Logger.Info("Selectes language: Česká"); // <- acceptable

任何以编程或使用任何工具实现此目标的方法都将有所帮助。编辑:正如评论中的许多人建议我应该修复序列化而不是清除非ASCII字符,我想澄清为什么这不是一个选择。一些类/方法名称中混合了ASCII和非ASCII字符。例如,MyСlass看起来像一个完美有效的英文名称,但实际上它在中间有一个俄语字母“С”,这显然是一个开发人员犯下的错误,他忘记改变他们的输入语言。我希望消除代码中这样的错误。

4
您可以使用Roslyn来分析代码,并检查非ASCII字符的符号名称。或者您可以在VS中进行快速且简单的正则表达式搜索,以匹配双引号内以外的非ASCII字符。这种方法无法处理字符串中转义引号的情况,但可以立即给出一些结果。 - Panagiotis Kanavos
4
使用简单的反射,你可以做任何事情,从Assembly.GetTypes()开始。但天啊,这是一个对于简单编码错误来说过于繁琐的解决方案。解决这个错误就好了。 - Hans Passant
Visual Studio 2012+使用与.NET相同的正则表达式语法。这意味着您可以指定Unicode范围和类,例如\p{IsBasicLatin}+ - Panagiotis Kanavos
2
@AndreBorges 我同意Hans Passant的观点,即序列化不是更改名称的好理由。

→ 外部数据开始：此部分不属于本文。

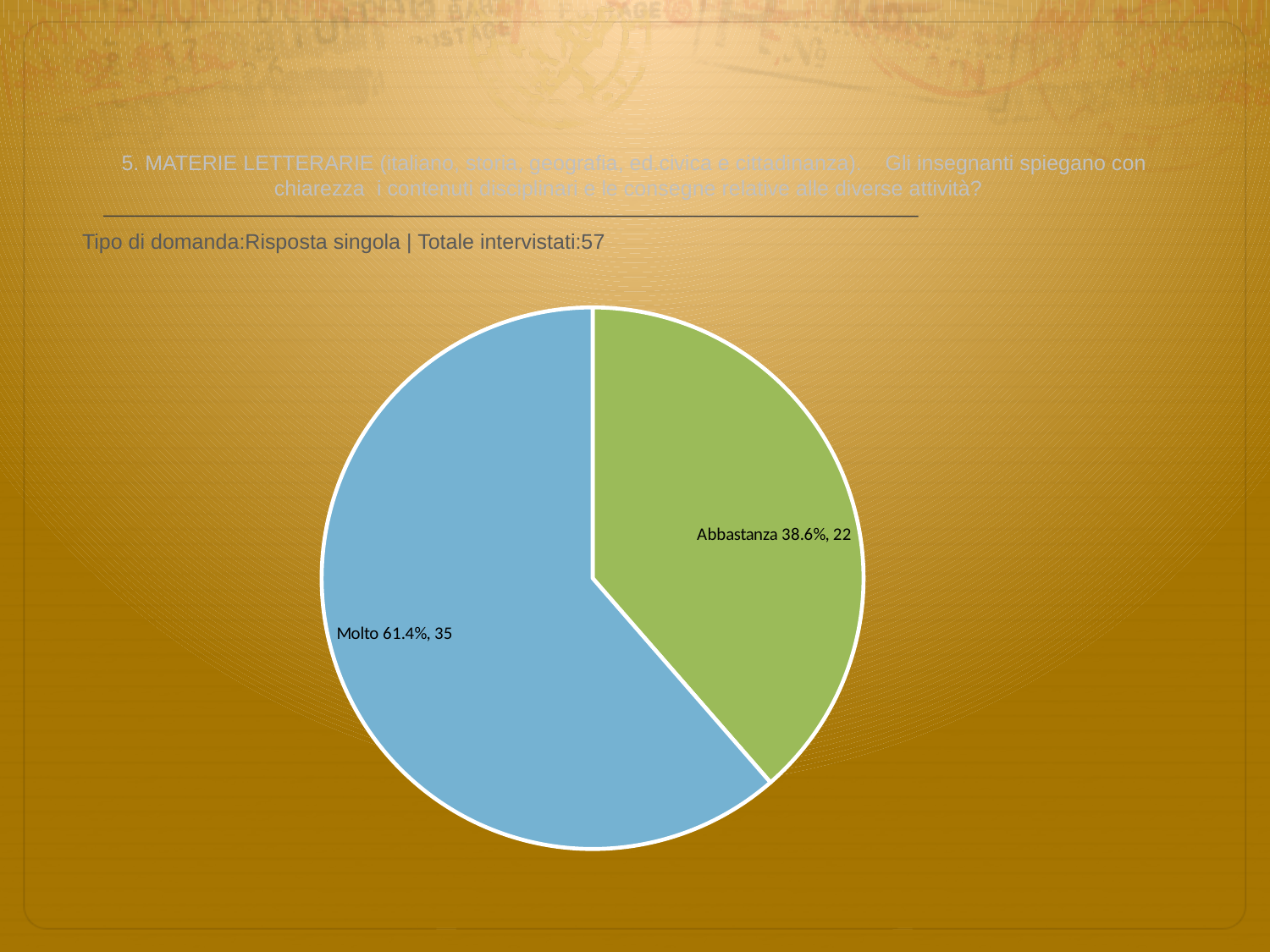
What is the difference in respondent count between Molto and Abbastanza? 13 Which slice is the largest in the pie chart? Molto How many respondents answered Molto? 35 What percentage share does the Abbastanza slice have? 38.6% What percentage share does the Molto slice have? 61.4% What is the total number of respondents shown in the pie chart? 57 How many respondents answered Abbastanza? 22 Which slice is the smallest in the pie chart? Abbastanza What kind of chart is shown on the slide? pie chart How many slices does the pie chart have? 2 What colour is the Molto slice? blue Which has more respondents, Molto or Abbastanza? Molto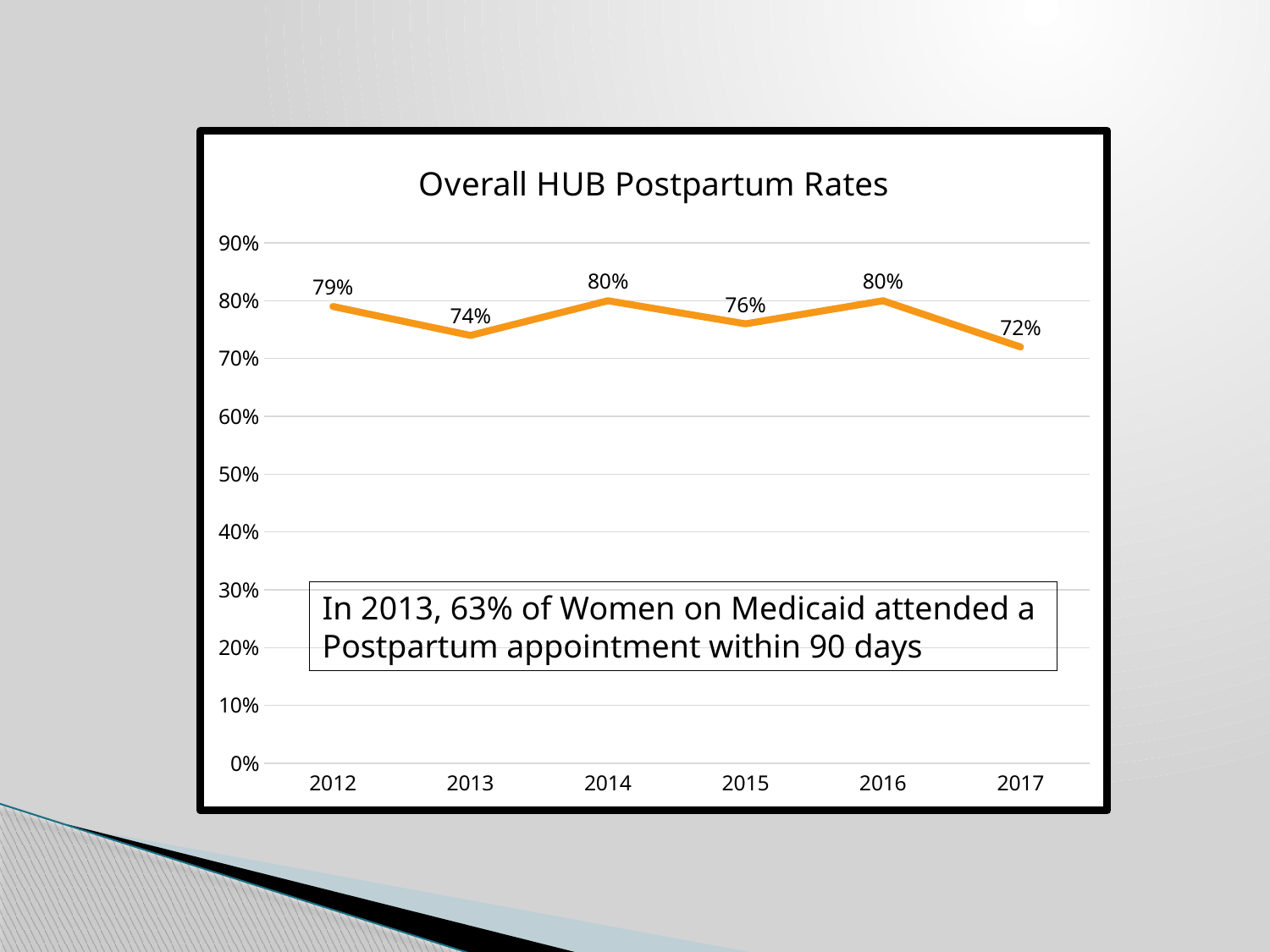
Which is larger, the rate for 2014 or the rate for 2015? 2014 Which year has the lowest postpartum rate? 2017 What is the postpartum rate for 2013? 74% What is the postpartum rate for 2017? 72% What is the postpartum rate for 2015? 76% How many years are plotted on the chart? 6 What is the postpartum rate for 2012? 79% Is the value for 2013 greater or less than 70%? greater What is the difference between the 2016 rate and the 2017 rate? 8% What kind of chart is shown? Line chart What is the difference between the 2012 rate and the 2013 rate? 5% What is the title of the chart? Overall HUB Postpartum Rates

.NET内置机制不关心ASCII或Unicode,因为每个字符串都是Unicode。你必须额外努力才能在.NET中创建代码页错误。我可以理解将Česká更改为Czech以使代码更易读。但对于序列化来说,完全没有必要。 - Panagiotis Kanavos
1
@HansPassant, PanagiotisKanavos,请查看我的修改。 - Andre Borges
显示剩余3条评论
1个回答

2

有人建议你可以编写一个分析器来检查类/方法等的命名。

我对编写分析器很感兴趣,所以我写了它。需要使用VS 2015/2017。

你需要.NET编译器平台SDK。所以...

  • 新建项目,模型,Visual C#,可扩展性,使用.NET 4.6.2(检查窗口顶部的组合框),带代码修复的分析器

如果你找不到它,那么可以从https://marketplace.visualstudio.com/items?itemName=VisualStudioProductTeam.NETCompilerPlatformSDK下载。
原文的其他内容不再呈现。